CHAPTER 14


				ACHIEVING TERMINATION
					  AND
		    AN UPPER-BOUND FOR ALL CONTEXT-FREE GRAMMARS



	  Consider two observations about the parser.


14.1
Infinite Execution

	  If the grammar contains a rule like:

		    <A>	->	  <A>

	  or a set of rules like:

		    <A>	->	  <B>
		    <B>	->	  <A>

	  then our parser will never finish execution.	Whenever you pass an <A>
	  to GIVE, GIVE will call the grammar.  The grammar will see that <A> in
	  the IF-statement for the rule:

		    <A>	->	  <B>

	  The matched rule then calls GIVE with <B>.  GIVE calls the grammar
	  again and this time the rule

		    <B>	->	  <A>

	  applies, calling GIVE once more with an <A>.

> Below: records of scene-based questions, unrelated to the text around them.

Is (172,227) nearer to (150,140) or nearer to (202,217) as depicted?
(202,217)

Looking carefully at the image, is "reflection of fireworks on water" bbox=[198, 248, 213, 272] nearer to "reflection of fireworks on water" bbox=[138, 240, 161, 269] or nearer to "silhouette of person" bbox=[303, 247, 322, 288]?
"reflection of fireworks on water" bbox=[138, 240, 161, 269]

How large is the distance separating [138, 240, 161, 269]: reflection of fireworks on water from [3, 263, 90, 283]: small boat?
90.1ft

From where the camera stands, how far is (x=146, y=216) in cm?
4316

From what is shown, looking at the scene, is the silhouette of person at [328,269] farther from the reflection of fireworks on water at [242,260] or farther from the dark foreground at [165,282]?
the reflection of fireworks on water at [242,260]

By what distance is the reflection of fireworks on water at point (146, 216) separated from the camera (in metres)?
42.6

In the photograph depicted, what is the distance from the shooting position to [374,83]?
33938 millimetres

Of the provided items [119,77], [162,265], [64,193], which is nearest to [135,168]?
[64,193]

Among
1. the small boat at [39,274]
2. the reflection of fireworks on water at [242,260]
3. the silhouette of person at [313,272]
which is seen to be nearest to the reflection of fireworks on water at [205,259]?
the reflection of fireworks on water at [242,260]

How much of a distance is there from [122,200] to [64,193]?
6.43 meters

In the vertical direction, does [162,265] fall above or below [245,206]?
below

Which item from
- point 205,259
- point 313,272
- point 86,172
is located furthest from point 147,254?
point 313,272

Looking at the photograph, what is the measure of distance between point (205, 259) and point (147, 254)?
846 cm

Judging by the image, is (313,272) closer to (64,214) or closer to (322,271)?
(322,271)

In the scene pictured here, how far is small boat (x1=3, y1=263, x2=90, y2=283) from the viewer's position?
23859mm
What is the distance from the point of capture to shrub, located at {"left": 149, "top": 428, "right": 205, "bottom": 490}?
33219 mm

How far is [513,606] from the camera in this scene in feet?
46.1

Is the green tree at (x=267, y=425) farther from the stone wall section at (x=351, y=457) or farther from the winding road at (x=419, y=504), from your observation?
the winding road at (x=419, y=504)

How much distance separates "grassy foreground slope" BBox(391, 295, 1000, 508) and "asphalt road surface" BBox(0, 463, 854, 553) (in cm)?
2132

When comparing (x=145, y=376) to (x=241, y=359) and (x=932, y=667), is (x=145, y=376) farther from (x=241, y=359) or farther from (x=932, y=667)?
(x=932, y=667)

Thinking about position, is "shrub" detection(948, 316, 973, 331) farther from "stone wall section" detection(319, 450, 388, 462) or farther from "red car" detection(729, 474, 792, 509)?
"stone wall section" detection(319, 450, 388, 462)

	  GIVE calls the grammar and the grammar calls GIVE forever.  Neither
	  ever has a chance to return.  GIVE is called recursively with the
	  sequence of parts-of-speech:

		    <A>, <B>, <A>, <B>, <A>, ...


	  One could imagine banning such rules.  However, they come up in the
	  domain of datatypes, e.g.,

		    int	->	  real
		    real	->	  int

	  This particular pair of rules might be objectionable to some people,
	  particularly the rule:

		    real	->	  int

	  where the fractional part of the real is lost.  There are however many
	  such pairs of rules that are very useful (e.g., Section 23.5.3.2).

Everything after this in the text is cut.